-- AVAILABLE DATA --
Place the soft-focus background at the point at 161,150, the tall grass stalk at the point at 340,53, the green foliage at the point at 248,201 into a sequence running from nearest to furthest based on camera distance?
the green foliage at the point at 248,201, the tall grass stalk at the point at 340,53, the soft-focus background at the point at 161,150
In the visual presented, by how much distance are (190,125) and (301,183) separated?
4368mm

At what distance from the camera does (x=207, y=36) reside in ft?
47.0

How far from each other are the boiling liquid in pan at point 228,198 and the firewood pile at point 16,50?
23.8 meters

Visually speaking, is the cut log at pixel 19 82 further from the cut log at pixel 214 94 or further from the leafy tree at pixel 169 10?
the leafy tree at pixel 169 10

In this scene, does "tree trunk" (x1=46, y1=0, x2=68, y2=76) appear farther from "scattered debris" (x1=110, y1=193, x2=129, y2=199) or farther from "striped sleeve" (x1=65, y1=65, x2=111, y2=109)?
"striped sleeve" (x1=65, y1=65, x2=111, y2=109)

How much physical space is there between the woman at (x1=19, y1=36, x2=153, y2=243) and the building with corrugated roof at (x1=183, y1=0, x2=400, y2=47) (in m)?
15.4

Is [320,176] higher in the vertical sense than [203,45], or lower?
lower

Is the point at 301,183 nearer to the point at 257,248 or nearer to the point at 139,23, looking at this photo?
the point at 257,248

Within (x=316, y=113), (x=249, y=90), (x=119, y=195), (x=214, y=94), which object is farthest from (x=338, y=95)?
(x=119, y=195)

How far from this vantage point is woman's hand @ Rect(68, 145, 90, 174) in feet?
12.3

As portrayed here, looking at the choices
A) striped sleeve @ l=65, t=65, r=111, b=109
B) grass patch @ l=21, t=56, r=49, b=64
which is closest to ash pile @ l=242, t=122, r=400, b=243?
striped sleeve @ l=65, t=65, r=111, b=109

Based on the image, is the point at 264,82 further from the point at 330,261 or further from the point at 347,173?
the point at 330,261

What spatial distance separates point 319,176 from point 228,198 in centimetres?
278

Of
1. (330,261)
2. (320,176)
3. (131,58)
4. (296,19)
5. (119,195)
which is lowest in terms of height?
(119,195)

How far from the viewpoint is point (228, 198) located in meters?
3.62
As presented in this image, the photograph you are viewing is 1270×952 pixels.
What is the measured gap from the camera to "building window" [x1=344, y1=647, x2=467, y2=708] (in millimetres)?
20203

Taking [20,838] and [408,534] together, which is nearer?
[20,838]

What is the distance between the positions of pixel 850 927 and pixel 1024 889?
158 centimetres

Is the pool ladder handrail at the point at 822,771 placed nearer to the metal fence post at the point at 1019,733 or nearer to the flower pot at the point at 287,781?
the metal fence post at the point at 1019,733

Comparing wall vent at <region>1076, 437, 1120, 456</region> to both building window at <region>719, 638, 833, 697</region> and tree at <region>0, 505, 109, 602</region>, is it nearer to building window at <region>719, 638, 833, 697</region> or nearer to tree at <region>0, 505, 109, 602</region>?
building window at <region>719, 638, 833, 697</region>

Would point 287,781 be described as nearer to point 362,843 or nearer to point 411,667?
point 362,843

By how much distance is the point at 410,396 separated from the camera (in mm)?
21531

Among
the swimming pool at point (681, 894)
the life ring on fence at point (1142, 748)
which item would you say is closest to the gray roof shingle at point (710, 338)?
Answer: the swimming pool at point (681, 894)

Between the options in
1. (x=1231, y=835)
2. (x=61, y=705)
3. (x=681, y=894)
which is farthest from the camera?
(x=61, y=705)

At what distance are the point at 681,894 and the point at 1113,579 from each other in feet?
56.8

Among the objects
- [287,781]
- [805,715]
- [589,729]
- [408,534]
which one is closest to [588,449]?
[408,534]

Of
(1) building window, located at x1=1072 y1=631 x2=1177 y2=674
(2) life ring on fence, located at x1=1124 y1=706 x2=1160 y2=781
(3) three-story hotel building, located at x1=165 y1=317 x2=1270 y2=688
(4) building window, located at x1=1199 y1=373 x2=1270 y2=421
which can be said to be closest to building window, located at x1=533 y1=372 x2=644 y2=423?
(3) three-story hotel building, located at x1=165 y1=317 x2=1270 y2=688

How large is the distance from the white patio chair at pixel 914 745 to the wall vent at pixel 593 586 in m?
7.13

-- EXERCISE BRIEF --
Extract the full listing above without alteration.

-- THE SOLUTION --
Place the soft-focus background at the point at 161,150, the tall grass stalk at the point at 340,53, the green foliage at the point at 248,201 into a sequence running from nearest to furthest based on camera distance?
the green foliage at the point at 248,201, the tall grass stalk at the point at 340,53, the soft-focus background at the point at 161,150
In the visual presented, by how much distance are (190,125) and (301,183) separated?
4368mm

At what distance from the camera does (x=207, y=36) reside in ft?
47.0

How far from each other are the boiling liquid in pan at point 228,198 and the firewood pile at point 16,50?
23.8 meters

Visually speaking, is the cut log at pixel 19 82 further from the cut log at pixel 214 94 or further from the leafy tree at pixel 169 10?
the leafy tree at pixel 169 10

In this scene, does "tree trunk" (x1=46, y1=0, x2=68, y2=76) appear farther from "scattered debris" (x1=110, y1=193, x2=129, y2=199) or farther from "striped sleeve" (x1=65, y1=65, x2=111, y2=109)?
"striped sleeve" (x1=65, y1=65, x2=111, y2=109)

How much physical space is there between the woman at (x1=19, y1=36, x2=153, y2=243) and the building with corrugated roof at (x1=183, y1=0, x2=400, y2=47) (in m)?
15.4

Is [320,176] higher in the vertical sense than [203,45], or lower?
lower

Is the point at 301,183 nearer to the point at 257,248 or nearer to the point at 139,23, looking at this photo?
the point at 257,248

Within (x=316, y=113), (x=249, y=90), (x=119, y=195), (x=214, y=94), which object is farthest from (x=338, y=95)?
(x=119, y=195)

How far from this vantage point is woman's hand @ Rect(68, 145, 90, 174) in feet?
12.3

As portrayed here, looking at the choices
A) striped sleeve @ l=65, t=65, r=111, b=109
B) grass patch @ l=21, t=56, r=49, b=64
which is closest to ash pile @ l=242, t=122, r=400, b=243?
striped sleeve @ l=65, t=65, r=111, b=109

Based on the image, is the point at 264,82 further from the point at 330,261 or further from the point at 347,173?
the point at 330,261

What spatial distance separates point 319,176 from point 228,198 in centimetres?
278

Of
1. (330,261)
2. (320,176)
3. (131,58)
4. (296,19)
5. (119,195)
which is lowest in terms of height?
(119,195)

How far from the viewpoint is point (228, 198) located in meters?
3.62
As presented in this image, the photograph you are viewing is 1270×952 pixels.
What is the measured gap from the camera to "building window" [x1=344, y1=647, x2=467, y2=708] (in millimetres)?
20203

Taking [20,838] and [408,534] together, which is nearer?
[20,838]

What is the distance between the positions of pixel 850 927 and pixel 1024 889?
158 centimetres

Is the pool ladder handrail at the point at 822,771 placed nearer to the metal fence post at the point at 1019,733 or nearer to the flower pot at the point at 287,781?
the metal fence post at the point at 1019,733

Comparing wall vent at <region>1076, 437, 1120, 456</region> to both building window at <region>719, 638, 833, 697</region> and tree at <region>0, 505, 109, 602</region>, is it nearer to building window at <region>719, 638, 833, 697</region> or nearer to tree at <region>0, 505, 109, 602</region>?
building window at <region>719, 638, 833, 697</region>

Would point 287,781 be described as nearer to point 362,843 or nearer to point 411,667?
point 362,843

By how much distance is the point at 410,396 separated from the camera (in mm)?
21531

Among
the swimming pool at point (681, 894)
the life ring on fence at point (1142, 748)
which item would you say is closest to the gray roof shingle at point (710, 338)?
Answer: the swimming pool at point (681, 894)

Between the options in
1. (x=1231, y=835)
2. (x=61, y=705)
3. (x=681, y=894)
which is farthest from the camera?
(x=61, y=705)

At what distance are the point at 681,894 and the point at 1113,579 from each other in feet?
56.8

Among the objects
- [287,781]
- [805,715]
- [589,729]
- [408,534]
which one is closest to [588,449]?
[408,534]

Of
(1) building window, located at x1=1072 y1=631 x2=1177 y2=674
(2) life ring on fence, located at x1=1124 y1=706 x2=1160 y2=781
(3) three-story hotel building, located at x1=165 y1=317 x2=1270 y2=688
(4) building window, located at x1=1199 y1=373 x2=1270 y2=421
which can be said to be closest to building window, located at x1=533 y1=372 x2=644 y2=423?
(3) three-story hotel building, located at x1=165 y1=317 x2=1270 y2=688

How large is the distance from the white patio chair at pixel 914 745 to the wall vent at pixel 593 586 in m?
7.13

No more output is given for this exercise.